* _To do_:
[1] From the historical population table in the Center Township article, list every census year whose percentage change is greater than 20%.
[2] According to the Center Township article, which school corporation serves Center Township?

* _Exercise passage_:

:::::

- Coordinates: 41°23′37″N 87°22′01″W﻿ / ﻿41.39361°N 87.36694°W
- Country: United States
- State: Indiana
- County: Lake

Government
- • Type: Indiana township
- • Trustee: Paul Bremer

Area
- • Total: 39.94 sq mi (103.4 km^{2})
- • Land: 39.35 sq mi (101.9 km^{2})
- • Water: 0.59 sq mi (1.5 km^{2})
- Elevation: 758 ft (231 m)

Population (2020)
- • Total: 38,630
- • Density: 806.9/sq mi (311.5/km^{2})
- FIPS code: 18-11476
- GNIS feature ID: 453184

= Center Township, Lake County, Indiana =

Center Township is one of eleven townships in Lake County, Indiana, United States. As of the 2020 census, its population was 38,630, containing 15,192 housing units, up from 31,756 in 2010.

Historical population
| Census | Pop. | Note | %± |
| 1890 | 2,894 |  | — |
| 1900 | 3,372 |  | 16.5% |
| 1910 | 3,602 |  | 6.8% |
| 1920 | 4,312 |  | 19.7% |
| 1930 | 5,540 |  | 28.5% |
| 1940 | 6,804 |  | 22.8% |
| 1950 | 11,047 |  | 62.4% |
| 1960 | 17,184 |  | 55.6% |
| 1970 | 21,946 |  | 27.7% |
| 1980 | 24,017 |  | 9.4% |
| 1990 | 24,369 |  | 1.5% |
| 2000 | 26,191 |  | 7.5% |
| 2010 | 31,756 |  | 21.2% |
| 2020 | 38,630 |  | 21.6% |
Source: US Decennial Census

==Geography==
According to the 2010 census, the township has a total area of 39.94 sqmi, of which 39.35 sqmi (or 98.52%) is land and 0.59 sqmi (or 1.48%) is water. The township includes the city of Crown Point as well as portions of the town of Cedar Lake.

== Center Township Trustee ==
Paul Bremer

==Education==
Center Township residents are eligible to obtain a free library card from the Crown Point Community Public Library in Crown Point or Winfield.

Center Township, along with Winfield Township, is served by the Crown Point Community School Corporation which includes Crown Point High School.

:::::

* _Entries provided_:
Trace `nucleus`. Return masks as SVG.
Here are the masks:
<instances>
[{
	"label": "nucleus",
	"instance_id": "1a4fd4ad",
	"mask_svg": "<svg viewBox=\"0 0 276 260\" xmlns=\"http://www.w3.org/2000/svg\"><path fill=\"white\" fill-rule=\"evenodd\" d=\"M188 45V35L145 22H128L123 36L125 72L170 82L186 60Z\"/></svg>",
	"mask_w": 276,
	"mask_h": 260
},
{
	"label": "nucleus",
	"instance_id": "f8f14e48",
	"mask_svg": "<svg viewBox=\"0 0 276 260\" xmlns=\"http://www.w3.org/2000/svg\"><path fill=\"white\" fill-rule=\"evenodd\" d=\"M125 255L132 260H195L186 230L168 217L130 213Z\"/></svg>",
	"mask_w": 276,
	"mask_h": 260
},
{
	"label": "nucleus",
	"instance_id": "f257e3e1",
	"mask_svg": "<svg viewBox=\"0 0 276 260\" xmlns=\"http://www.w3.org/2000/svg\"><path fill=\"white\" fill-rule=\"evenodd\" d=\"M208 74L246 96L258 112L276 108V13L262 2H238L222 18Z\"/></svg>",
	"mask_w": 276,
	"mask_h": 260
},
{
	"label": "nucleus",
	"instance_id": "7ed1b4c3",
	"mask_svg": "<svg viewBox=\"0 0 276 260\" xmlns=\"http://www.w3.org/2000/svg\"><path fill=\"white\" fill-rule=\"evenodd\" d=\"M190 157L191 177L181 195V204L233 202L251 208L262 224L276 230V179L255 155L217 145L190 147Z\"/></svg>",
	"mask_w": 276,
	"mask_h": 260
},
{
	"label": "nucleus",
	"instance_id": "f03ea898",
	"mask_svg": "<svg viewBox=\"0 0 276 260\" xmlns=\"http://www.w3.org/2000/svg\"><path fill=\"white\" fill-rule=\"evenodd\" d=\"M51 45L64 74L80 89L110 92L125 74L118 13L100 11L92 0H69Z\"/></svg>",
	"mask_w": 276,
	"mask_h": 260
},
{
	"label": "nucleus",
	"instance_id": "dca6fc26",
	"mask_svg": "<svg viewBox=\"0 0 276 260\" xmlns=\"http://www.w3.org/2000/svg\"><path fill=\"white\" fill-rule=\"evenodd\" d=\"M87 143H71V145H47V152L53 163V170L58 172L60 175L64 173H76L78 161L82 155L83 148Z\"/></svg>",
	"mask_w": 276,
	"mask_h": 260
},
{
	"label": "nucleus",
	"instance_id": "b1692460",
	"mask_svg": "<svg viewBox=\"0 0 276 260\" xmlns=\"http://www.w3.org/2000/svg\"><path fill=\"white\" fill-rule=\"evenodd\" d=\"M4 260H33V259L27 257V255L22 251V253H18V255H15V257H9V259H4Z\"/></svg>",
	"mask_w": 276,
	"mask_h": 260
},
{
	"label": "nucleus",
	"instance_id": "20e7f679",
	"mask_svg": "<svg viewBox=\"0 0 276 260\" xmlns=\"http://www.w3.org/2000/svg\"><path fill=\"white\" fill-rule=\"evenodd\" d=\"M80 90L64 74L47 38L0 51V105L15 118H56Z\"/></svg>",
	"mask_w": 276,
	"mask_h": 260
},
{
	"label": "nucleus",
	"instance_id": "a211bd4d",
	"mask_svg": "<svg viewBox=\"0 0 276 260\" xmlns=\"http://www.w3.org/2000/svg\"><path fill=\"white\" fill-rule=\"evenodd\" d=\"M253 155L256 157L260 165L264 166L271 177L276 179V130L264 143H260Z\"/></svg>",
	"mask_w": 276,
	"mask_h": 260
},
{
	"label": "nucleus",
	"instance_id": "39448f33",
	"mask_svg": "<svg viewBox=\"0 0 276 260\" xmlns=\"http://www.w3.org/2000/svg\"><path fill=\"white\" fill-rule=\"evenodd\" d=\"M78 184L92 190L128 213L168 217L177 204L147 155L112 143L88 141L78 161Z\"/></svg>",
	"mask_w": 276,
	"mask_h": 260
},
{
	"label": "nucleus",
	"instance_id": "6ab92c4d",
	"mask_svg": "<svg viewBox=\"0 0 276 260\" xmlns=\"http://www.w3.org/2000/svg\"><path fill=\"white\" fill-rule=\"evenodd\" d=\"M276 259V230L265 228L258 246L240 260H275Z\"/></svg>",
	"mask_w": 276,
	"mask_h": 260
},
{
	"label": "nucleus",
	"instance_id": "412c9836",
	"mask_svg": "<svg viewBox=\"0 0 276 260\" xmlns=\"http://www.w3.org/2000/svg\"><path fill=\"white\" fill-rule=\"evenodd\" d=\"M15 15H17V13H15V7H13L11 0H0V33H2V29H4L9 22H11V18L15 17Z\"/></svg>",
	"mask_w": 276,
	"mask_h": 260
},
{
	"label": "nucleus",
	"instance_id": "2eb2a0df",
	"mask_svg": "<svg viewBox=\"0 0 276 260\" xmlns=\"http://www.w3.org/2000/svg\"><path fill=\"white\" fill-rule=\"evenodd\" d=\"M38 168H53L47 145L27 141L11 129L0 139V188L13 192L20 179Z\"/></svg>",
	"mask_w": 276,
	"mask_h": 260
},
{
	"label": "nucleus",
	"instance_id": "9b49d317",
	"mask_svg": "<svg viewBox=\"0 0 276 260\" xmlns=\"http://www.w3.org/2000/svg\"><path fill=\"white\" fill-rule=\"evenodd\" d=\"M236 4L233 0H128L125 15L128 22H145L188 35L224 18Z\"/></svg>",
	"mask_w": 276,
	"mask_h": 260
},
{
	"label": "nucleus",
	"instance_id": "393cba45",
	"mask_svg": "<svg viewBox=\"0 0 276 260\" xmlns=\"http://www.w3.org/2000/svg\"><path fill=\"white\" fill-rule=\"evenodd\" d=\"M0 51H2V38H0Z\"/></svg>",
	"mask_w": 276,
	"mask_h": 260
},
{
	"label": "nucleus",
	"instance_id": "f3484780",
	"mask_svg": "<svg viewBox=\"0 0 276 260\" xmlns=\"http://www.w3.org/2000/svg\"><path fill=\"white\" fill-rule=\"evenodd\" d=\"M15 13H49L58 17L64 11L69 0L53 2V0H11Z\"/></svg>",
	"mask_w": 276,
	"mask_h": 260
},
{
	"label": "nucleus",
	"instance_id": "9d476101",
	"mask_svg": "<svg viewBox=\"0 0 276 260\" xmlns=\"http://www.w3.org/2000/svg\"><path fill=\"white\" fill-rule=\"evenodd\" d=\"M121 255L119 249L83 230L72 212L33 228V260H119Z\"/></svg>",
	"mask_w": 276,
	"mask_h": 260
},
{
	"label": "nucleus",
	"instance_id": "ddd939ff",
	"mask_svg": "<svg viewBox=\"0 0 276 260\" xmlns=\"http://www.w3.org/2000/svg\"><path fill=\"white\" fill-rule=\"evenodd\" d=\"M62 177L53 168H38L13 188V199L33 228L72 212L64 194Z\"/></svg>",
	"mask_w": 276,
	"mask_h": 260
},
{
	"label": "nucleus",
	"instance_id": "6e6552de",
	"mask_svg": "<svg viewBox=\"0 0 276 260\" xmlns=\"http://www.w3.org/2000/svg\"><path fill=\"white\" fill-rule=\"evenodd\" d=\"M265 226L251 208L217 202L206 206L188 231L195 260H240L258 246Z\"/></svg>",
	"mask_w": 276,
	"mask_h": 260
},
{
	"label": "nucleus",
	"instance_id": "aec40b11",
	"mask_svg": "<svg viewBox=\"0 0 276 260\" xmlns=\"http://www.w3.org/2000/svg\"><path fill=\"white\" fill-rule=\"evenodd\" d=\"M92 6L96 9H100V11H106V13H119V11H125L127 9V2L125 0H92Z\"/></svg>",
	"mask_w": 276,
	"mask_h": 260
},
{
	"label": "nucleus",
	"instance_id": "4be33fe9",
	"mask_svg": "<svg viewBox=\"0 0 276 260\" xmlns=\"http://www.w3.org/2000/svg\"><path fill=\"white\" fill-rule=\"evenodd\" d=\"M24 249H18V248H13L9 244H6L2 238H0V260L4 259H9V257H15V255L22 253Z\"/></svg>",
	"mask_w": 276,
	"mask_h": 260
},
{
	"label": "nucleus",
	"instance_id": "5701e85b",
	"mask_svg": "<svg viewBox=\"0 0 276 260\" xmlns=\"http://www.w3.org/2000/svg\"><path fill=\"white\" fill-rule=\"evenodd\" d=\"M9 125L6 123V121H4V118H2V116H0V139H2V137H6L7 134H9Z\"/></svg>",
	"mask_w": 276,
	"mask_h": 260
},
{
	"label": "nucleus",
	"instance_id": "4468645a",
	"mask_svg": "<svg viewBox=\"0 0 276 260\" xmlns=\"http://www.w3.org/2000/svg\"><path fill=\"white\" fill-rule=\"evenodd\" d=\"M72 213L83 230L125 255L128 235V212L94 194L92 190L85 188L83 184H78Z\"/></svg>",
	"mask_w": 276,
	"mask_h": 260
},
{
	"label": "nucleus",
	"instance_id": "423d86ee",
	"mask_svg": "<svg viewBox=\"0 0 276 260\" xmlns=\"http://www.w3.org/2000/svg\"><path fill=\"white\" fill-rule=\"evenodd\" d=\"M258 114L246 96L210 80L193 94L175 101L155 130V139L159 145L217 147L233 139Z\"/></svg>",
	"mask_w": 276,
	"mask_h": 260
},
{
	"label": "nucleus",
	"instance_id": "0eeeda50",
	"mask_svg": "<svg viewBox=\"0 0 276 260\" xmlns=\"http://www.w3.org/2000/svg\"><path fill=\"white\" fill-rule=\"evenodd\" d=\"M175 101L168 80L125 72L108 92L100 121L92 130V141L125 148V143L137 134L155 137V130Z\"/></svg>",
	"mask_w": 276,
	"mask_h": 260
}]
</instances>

:::::

* _Task solutions_:
[1] 1930, 1940, 1950, 1960, 1970, 2010, 2020

[2] The Crown Point Community School Corporation.